O nadchodzącej, piątej rocznicy naszego powrotu z Chin myślałam już od dawna i wiedziałam, że zbliża się wielkimi krokami. Nie sprawiło to jednak, że w jakikolwiek sposób przywykłam do tej myśli. Cały czas wydaje mi się ona tak samo nierealna.
Jakim cudem minęło 5 lat??? I jakim cudem jestem z powrotem w Polsce dłużej niż w ogóle trwał mój pobyt w Chinach?
Co więcej, w kwietniu 2025 r. minie 10 lat odkąd wyjechaliśmy do Chin, co jest chyba jeszcze bardziej niesamowite i jeszcze bardziej nie do pojęcia przez mój mózg.
Nie ukrywam, że o Chinach myślę często. Kiedyś te 4 lata wydawały mi się szalenie długim okresem w moim życiu, ale tak naprawdę 4 lata to niezbyt dużo na przestrzeni całego życia. Jako że ja już powoli zbliżam się do 40-tki, to jest to zaledwie 10% mojego życia, a z czasem ten procent będzie się tylko zmniejszał (mam nadzieję).
Z drugiej jednak strony, był to okres niezwykle intensywny, pełen przeżyć, doświadczeń, przygód, a także wielu, wielu, naprawdę wielu skrajnych emocji. Nie było drugiego takiego w moim życiu, więc automatycznie urasta on do znacznie większych rozmiarów.

□ □ □

▶ Lista zadań:
1. Przepisz dosłownie fragment tekstu o powrocie z Chin, zaczynając od miejsca ze słowami „Co więcej, w” i kończąc po słowach „przez mój mózg.”.
2. Kontynuuj tekst o powrocie z Chin od miejsca, w którym się kończy.

▶ Podane informacje:
□ □ □

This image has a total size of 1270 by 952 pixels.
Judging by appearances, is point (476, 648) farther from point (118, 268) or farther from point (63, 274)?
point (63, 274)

□ □ □

▶ Odpowiedzi do zadań:
1.
Co więcej, w kwietniu 2025 r. minie 10 lat odkąd wyjechaliśmy do Chin, co jest chyba jeszcze bardziej niesamowite i jeszcze bardziej nie do pojęcia przez mój mózg.

2.
Z całą pewnością był to jeden z najważniejszych i najbardziej znaczących okresów w moim życiu, który miał ogromny wpływ na to, kim jestem obecnie. Z całą pewnością nie wróciłam z Chin tą samą osobą, którą byłam, gdy moja noga stanęła tam po raz pierwszy.
Kolejna sprawa to dynamiczność, gdyż mieszkając w Chinach tak naprawdę co chwilę coś się zmieniało, często diametralnie, niczego nie mogłam być do końca pewna, nie mogłam zbyt daleko wybiegać z planami w przyszłość.
Odkąd jestem w Polsce jest dokładnie odwrotnie. Chociaż od powrotu nastąpiło wiele ważnych zmian w moim życiu, to wszystko odbyło się zgodnie z planem, wszystko zostało przewidziane i zamierzone. Odkąd przeprowadziłam się na podkrakowską wieś, to dodatkowo mam też swoje docelowe miejsce zamieszkania, którego nie planuję już nigdy zmieniać. Oczywiście pod warunkiem, że Putin nas nie najedzie albo czegoś tutaj nie zrzuci.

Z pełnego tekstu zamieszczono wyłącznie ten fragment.